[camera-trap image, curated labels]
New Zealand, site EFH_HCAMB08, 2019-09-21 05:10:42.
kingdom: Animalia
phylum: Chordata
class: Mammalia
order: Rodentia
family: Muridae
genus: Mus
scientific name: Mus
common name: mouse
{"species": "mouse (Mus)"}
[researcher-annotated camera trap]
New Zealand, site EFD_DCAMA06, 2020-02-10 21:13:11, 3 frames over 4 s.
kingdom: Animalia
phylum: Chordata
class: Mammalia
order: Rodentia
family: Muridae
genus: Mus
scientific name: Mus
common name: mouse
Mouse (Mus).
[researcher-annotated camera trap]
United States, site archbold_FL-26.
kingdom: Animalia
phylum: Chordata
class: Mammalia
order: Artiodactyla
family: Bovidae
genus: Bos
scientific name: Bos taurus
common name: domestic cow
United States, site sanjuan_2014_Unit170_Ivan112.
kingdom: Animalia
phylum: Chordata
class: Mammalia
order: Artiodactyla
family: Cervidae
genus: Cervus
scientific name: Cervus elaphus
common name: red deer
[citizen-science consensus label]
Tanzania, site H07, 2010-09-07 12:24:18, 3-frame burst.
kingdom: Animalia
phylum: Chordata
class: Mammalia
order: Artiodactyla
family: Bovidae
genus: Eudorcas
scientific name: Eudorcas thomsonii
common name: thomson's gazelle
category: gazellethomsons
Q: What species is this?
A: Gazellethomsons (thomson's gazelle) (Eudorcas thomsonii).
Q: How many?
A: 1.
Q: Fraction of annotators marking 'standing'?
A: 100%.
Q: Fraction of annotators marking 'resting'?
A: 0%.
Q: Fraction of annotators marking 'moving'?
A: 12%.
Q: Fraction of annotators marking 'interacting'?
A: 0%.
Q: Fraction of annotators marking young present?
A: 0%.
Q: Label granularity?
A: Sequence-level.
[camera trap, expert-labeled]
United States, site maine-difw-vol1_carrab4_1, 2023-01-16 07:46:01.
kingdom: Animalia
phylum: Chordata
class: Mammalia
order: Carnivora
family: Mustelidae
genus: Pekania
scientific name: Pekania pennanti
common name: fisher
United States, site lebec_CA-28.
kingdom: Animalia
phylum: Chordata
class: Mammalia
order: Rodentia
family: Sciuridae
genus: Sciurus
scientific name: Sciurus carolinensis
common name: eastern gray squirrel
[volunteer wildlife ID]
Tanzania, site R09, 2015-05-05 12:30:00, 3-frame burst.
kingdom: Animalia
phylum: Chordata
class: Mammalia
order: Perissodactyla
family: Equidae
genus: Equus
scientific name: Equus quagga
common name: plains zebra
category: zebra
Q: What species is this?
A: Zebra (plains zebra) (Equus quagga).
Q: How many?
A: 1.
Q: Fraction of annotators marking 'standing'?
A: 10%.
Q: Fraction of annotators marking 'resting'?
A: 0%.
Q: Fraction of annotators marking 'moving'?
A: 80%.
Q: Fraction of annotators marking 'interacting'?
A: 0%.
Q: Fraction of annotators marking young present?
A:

+++++

_EXERCISE PROMPT_
What lines of the listing above hold "camera"? Copy all of them.

_WORKED SOLUTION_
[camera-trap image, curated labels]
[researcher-annotated camera trap]
[researcher-annotated camera trap]
[camera trap, expert-labeled]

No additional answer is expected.